Article -Comment Napoléon III s’impose en modernisateur de la Corse ? Le Musée National de la Maison Bonaparte avait consacré en 2012 une exposition aux liens entre Napoléon III et la Corse. Francis Beretti revient sur ce catalogue d’exposition publié aux éditions Albiana.

A première vue, quand on feuillette rapidement  par curiosité, le catalogue de cette exposition,  il est évident qu’on manipule un bel ouvrage : le papier est  glacé, la  mise en page est élégante, les illustrations sont variées et impeccables. Quant au contenu, il est à la hauteur des attentes suscitées par cette première approche. En effet, le sujet est rendu encore plus intéressant  par les regards croisés, de douze auteurs,  issus de formations diverses: non seulement des historiens universitaires spécialistes de la période  mais aussi des historiens indépendants, des  conservateurs de bibliothèques et de musée, des écrivains, des journalistes.

Les Corses durant le Second Empire : une influence relative

La gloire de Napoléon Bonaparte est incontestable, et son règne une source d’études inépuisable. Mais quand on s’intéresse plus précisément à la Corse, il est juste que l’on mette à l’honneur son neveu, le dernier monarque de France, car son règne “a été pour la Corse un moment de développement privilégié” (Amory Lefébure). Avec Napoléon III, “la Corse entre à sa façon dans l’ère industrielle” (Jean-Marc Olivesi).

Alors, a-t-il trop favorisé ses compatriotes en les plaçant aux meilleurs postes?  Eric Anceau conteste, chiffres à l’appui, l’assertion selon laquelle il y aurait eu une sur-représentation des Corses au sein du gouvernement impérial.  En fait, les Corses étaient “loin de monopoliser tous les portefeuilles”. Il n’y eut que quatre ministres insulaires sur les soixante-deux que le régime a comptés, soit seulement 6, 5% de l’ensemble. En ce qui concerne les sénateurs, les Corses représentent 3% de la population française, “sans que l’on puisse pour autant parler de favoritisme éhonté”. “Les Corses sont présents dans toutes les sphères du pouvoir. Cependant, ils ne sont dominants nulle part”. Sampiero Sanguinetti considère 1848 comme une date-charnière dans les mutations du clan.

Consigne | Pourriez-vous poursuivre l'article sur Napoléon III et la Corse à partir de sa dernière phrase ?

Données enregistrées |

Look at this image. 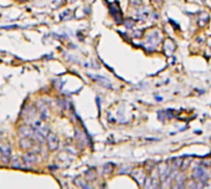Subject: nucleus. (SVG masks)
I'll return each mask as SVG.
<instances>
[{"label":"nucleus","mask_w":211,"mask_h":189,"mask_svg":"<svg viewBox=\"0 0 211 189\" xmlns=\"http://www.w3.org/2000/svg\"><path fill=\"white\" fill-rule=\"evenodd\" d=\"M159 41H160L159 33H158V31H154V33H152V34L148 36V39H147V44H148V47L147 49L149 51H153L157 47V45L159 44Z\"/></svg>","instance_id":"nucleus-1"},{"label":"nucleus","mask_w":211,"mask_h":189,"mask_svg":"<svg viewBox=\"0 0 211 189\" xmlns=\"http://www.w3.org/2000/svg\"><path fill=\"white\" fill-rule=\"evenodd\" d=\"M22 161H24L26 167H30V166H33L37 162V155L35 152H29L22 157Z\"/></svg>","instance_id":"nucleus-2"},{"label":"nucleus","mask_w":211,"mask_h":189,"mask_svg":"<svg viewBox=\"0 0 211 189\" xmlns=\"http://www.w3.org/2000/svg\"><path fill=\"white\" fill-rule=\"evenodd\" d=\"M46 138H47L49 148H50L51 151L57 149V147H58V138H57V136H56V135H53V133H49Z\"/></svg>","instance_id":"nucleus-3"},{"label":"nucleus","mask_w":211,"mask_h":189,"mask_svg":"<svg viewBox=\"0 0 211 189\" xmlns=\"http://www.w3.org/2000/svg\"><path fill=\"white\" fill-rule=\"evenodd\" d=\"M132 177L135 179V182L139 184V185H143L144 184V180H145V173L142 171V169H135L132 172Z\"/></svg>","instance_id":"nucleus-4"},{"label":"nucleus","mask_w":211,"mask_h":189,"mask_svg":"<svg viewBox=\"0 0 211 189\" xmlns=\"http://www.w3.org/2000/svg\"><path fill=\"white\" fill-rule=\"evenodd\" d=\"M89 77L95 78V81H96V82L101 83V85H102V86H104V87L112 88V83L109 82V80H107V78H106V77H103V76H100V75H91V74H89Z\"/></svg>","instance_id":"nucleus-5"},{"label":"nucleus","mask_w":211,"mask_h":189,"mask_svg":"<svg viewBox=\"0 0 211 189\" xmlns=\"http://www.w3.org/2000/svg\"><path fill=\"white\" fill-rule=\"evenodd\" d=\"M175 184H174V187L175 188H184L186 184H185V175H184V173H176L175 175Z\"/></svg>","instance_id":"nucleus-6"},{"label":"nucleus","mask_w":211,"mask_h":189,"mask_svg":"<svg viewBox=\"0 0 211 189\" xmlns=\"http://www.w3.org/2000/svg\"><path fill=\"white\" fill-rule=\"evenodd\" d=\"M111 14L117 21H122V14H120V10L118 8V3H114L111 5Z\"/></svg>","instance_id":"nucleus-7"},{"label":"nucleus","mask_w":211,"mask_h":189,"mask_svg":"<svg viewBox=\"0 0 211 189\" xmlns=\"http://www.w3.org/2000/svg\"><path fill=\"white\" fill-rule=\"evenodd\" d=\"M19 132L24 137H33L34 128H33V126H22V127H20Z\"/></svg>","instance_id":"nucleus-8"},{"label":"nucleus","mask_w":211,"mask_h":189,"mask_svg":"<svg viewBox=\"0 0 211 189\" xmlns=\"http://www.w3.org/2000/svg\"><path fill=\"white\" fill-rule=\"evenodd\" d=\"M209 19H210L209 14H206V13H200V16H199V19H197V24H199L200 26H205V25L207 24Z\"/></svg>","instance_id":"nucleus-9"},{"label":"nucleus","mask_w":211,"mask_h":189,"mask_svg":"<svg viewBox=\"0 0 211 189\" xmlns=\"http://www.w3.org/2000/svg\"><path fill=\"white\" fill-rule=\"evenodd\" d=\"M204 174H206V169L204 168V167H197V168H195L194 169V172H193V178L194 179H199L201 175H204Z\"/></svg>","instance_id":"nucleus-10"},{"label":"nucleus","mask_w":211,"mask_h":189,"mask_svg":"<svg viewBox=\"0 0 211 189\" xmlns=\"http://www.w3.org/2000/svg\"><path fill=\"white\" fill-rule=\"evenodd\" d=\"M174 49H175V45H174L170 40H168V41L165 42V45H164V50H166V55H170V54L174 51Z\"/></svg>","instance_id":"nucleus-11"},{"label":"nucleus","mask_w":211,"mask_h":189,"mask_svg":"<svg viewBox=\"0 0 211 189\" xmlns=\"http://www.w3.org/2000/svg\"><path fill=\"white\" fill-rule=\"evenodd\" d=\"M20 144H21V147H22V148L27 149V148H30V147L33 146V141H31V139H29V138H24V139H21Z\"/></svg>","instance_id":"nucleus-12"},{"label":"nucleus","mask_w":211,"mask_h":189,"mask_svg":"<svg viewBox=\"0 0 211 189\" xmlns=\"http://www.w3.org/2000/svg\"><path fill=\"white\" fill-rule=\"evenodd\" d=\"M182 163H183V159L182 158H174L173 159V168L174 169H180V167H182Z\"/></svg>","instance_id":"nucleus-13"},{"label":"nucleus","mask_w":211,"mask_h":189,"mask_svg":"<svg viewBox=\"0 0 211 189\" xmlns=\"http://www.w3.org/2000/svg\"><path fill=\"white\" fill-rule=\"evenodd\" d=\"M11 166H13L14 168H19V169L24 168V166L21 164V159H19V158H14V159L11 161Z\"/></svg>","instance_id":"nucleus-14"},{"label":"nucleus","mask_w":211,"mask_h":189,"mask_svg":"<svg viewBox=\"0 0 211 189\" xmlns=\"http://www.w3.org/2000/svg\"><path fill=\"white\" fill-rule=\"evenodd\" d=\"M112 167H113L112 164H107V166H106V171H104V173H106V174H108L109 172H112Z\"/></svg>","instance_id":"nucleus-15"}]
</instances>
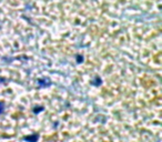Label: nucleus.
<instances>
[{"label": "nucleus", "mask_w": 162, "mask_h": 142, "mask_svg": "<svg viewBox=\"0 0 162 142\" xmlns=\"http://www.w3.org/2000/svg\"><path fill=\"white\" fill-rule=\"evenodd\" d=\"M37 83H38V87L40 88H47V87H50L52 84V82L49 78H46V79H38Z\"/></svg>", "instance_id": "obj_1"}, {"label": "nucleus", "mask_w": 162, "mask_h": 142, "mask_svg": "<svg viewBox=\"0 0 162 142\" xmlns=\"http://www.w3.org/2000/svg\"><path fill=\"white\" fill-rule=\"evenodd\" d=\"M76 59H77V62H78V63H81V62L83 61V57H82L81 55L76 56Z\"/></svg>", "instance_id": "obj_5"}, {"label": "nucleus", "mask_w": 162, "mask_h": 142, "mask_svg": "<svg viewBox=\"0 0 162 142\" xmlns=\"http://www.w3.org/2000/svg\"><path fill=\"white\" fill-rule=\"evenodd\" d=\"M3 111H5V102L0 101V114H2Z\"/></svg>", "instance_id": "obj_6"}, {"label": "nucleus", "mask_w": 162, "mask_h": 142, "mask_svg": "<svg viewBox=\"0 0 162 142\" xmlns=\"http://www.w3.org/2000/svg\"><path fill=\"white\" fill-rule=\"evenodd\" d=\"M42 111H45V106H33V109H32V112L35 113V114L42 112Z\"/></svg>", "instance_id": "obj_4"}, {"label": "nucleus", "mask_w": 162, "mask_h": 142, "mask_svg": "<svg viewBox=\"0 0 162 142\" xmlns=\"http://www.w3.org/2000/svg\"><path fill=\"white\" fill-rule=\"evenodd\" d=\"M38 140H39V134L38 133H32V134L23 137V141L26 142H38Z\"/></svg>", "instance_id": "obj_2"}, {"label": "nucleus", "mask_w": 162, "mask_h": 142, "mask_svg": "<svg viewBox=\"0 0 162 142\" xmlns=\"http://www.w3.org/2000/svg\"><path fill=\"white\" fill-rule=\"evenodd\" d=\"M91 86H94V87H99L101 83H102V80H101V78L99 76H96L94 77V80H91Z\"/></svg>", "instance_id": "obj_3"}]
</instances>
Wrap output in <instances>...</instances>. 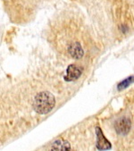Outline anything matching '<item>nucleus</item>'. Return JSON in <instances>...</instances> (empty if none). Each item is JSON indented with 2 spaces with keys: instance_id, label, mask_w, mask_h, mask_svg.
Returning <instances> with one entry per match:
<instances>
[{
  "instance_id": "f257e3e1",
  "label": "nucleus",
  "mask_w": 134,
  "mask_h": 151,
  "mask_svg": "<svg viewBox=\"0 0 134 151\" xmlns=\"http://www.w3.org/2000/svg\"><path fill=\"white\" fill-rule=\"evenodd\" d=\"M55 104V97L50 92L42 91L36 95L34 101H33V107L38 114H46L54 108Z\"/></svg>"
},
{
  "instance_id": "f03ea898",
  "label": "nucleus",
  "mask_w": 134,
  "mask_h": 151,
  "mask_svg": "<svg viewBox=\"0 0 134 151\" xmlns=\"http://www.w3.org/2000/svg\"><path fill=\"white\" fill-rule=\"evenodd\" d=\"M97 133V147L99 150H107L111 148V143L107 140V139L104 136L102 130L98 126L96 128Z\"/></svg>"
},
{
  "instance_id": "7ed1b4c3",
  "label": "nucleus",
  "mask_w": 134,
  "mask_h": 151,
  "mask_svg": "<svg viewBox=\"0 0 134 151\" xmlns=\"http://www.w3.org/2000/svg\"><path fill=\"white\" fill-rule=\"evenodd\" d=\"M67 49H68V53L70 54V55L75 59H81L84 55V50L79 41L71 42Z\"/></svg>"
},
{
  "instance_id": "20e7f679",
  "label": "nucleus",
  "mask_w": 134,
  "mask_h": 151,
  "mask_svg": "<svg viewBox=\"0 0 134 151\" xmlns=\"http://www.w3.org/2000/svg\"><path fill=\"white\" fill-rule=\"evenodd\" d=\"M82 70L80 66L76 65H70L67 68V74L64 77V80L66 81H73L80 78L81 75Z\"/></svg>"
},
{
  "instance_id": "39448f33",
  "label": "nucleus",
  "mask_w": 134,
  "mask_h": 151,
  "mask_svg": "<svg viewBox=\"0 0 134 151\" xmlns=\"http://www.w3.org/2000/svg\"><path fill=\"white\" fill-rule=\"evenodd\" d=\"M50 151H71V146L65 139H56L51 147Z\"/></svg>"
},
{
  "instance_id": "423d86ee",
  "label": "nucleus",
  "mask_w": 134,
  "mask_h": 151,
  "mask_svg": "<svg viewBox=\"0 0 134 151\" xmlns=\"http://www.w3.org/2000/svg\"><path fill=\"white\" fill-rule=\"evenodd\" d=\"M130 127V123L129 119H121L115 124V130L119 133H126L129 132Z\"/></svg>"
},
{
  "instance_id": "0eeeda50",
  "label": "nucleus",
  "mask_w": 134,
  "mask_h": 151,
  "mask_svg": "<svg viewBox=\"0 0 134 151\" xmlns=\"http://www.w3.org/2000/svg\"><path fill=\"white\" fill-rule=\"evenodd\" d=\"M134 81V76H130L127 79H125L124 81H122V82H120L117 86L118 90H122L124 88H126L127 87H129L132 82Z\"/></svg>"
}]
</instances>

Réponse attendue |
L’émergence du clanisme

Jacques-Pierre Abbatucci, garde des Sceaux de Napoléon III, chargé des affaires de la Corse

Désormais, les représentants, du fait de leur élection au suffrage universel, allaient acquérir une véritable légitimité, mais “la force du clan ne s’additionne pas à celle du peuple, elle s’en distingue, et elle prime”. En 1848, Louis-Napoléon est élu avec plus de 70% des voix (en Corse: 95%). “Les dirigeants républicains ont favorisé l’émergence d’un clan radical face au clan bonapartiste.

Le clanisme est alors devenu un véritable système. Le Second Empire est donc au coeur des mutations qu’a connues la Corse au dix-neuvième siècle”. Raphaël Lahlou définit Jacques-Pierre Abbatucci comme “l’homme-clé de la politique de développement de la Corse”. Il est certain que “se dire originaire de Corse laisse espérer des avantages”. Le satiriste Léon Bienvenu fustige “l’invasion corse dans tous les services publics”. Xavier Mauduit rétablit les faits sur ce sujet en individualisant les Corses qui entourent l’empereur, notamment Félix Baciocchi “le meneur attitré des divertissements de la cour”. Etienne Conti, Tito Franceschini Pietri, que l’on connaît mieux maintenant, grâce aussi à Sampiero Sanguinetti.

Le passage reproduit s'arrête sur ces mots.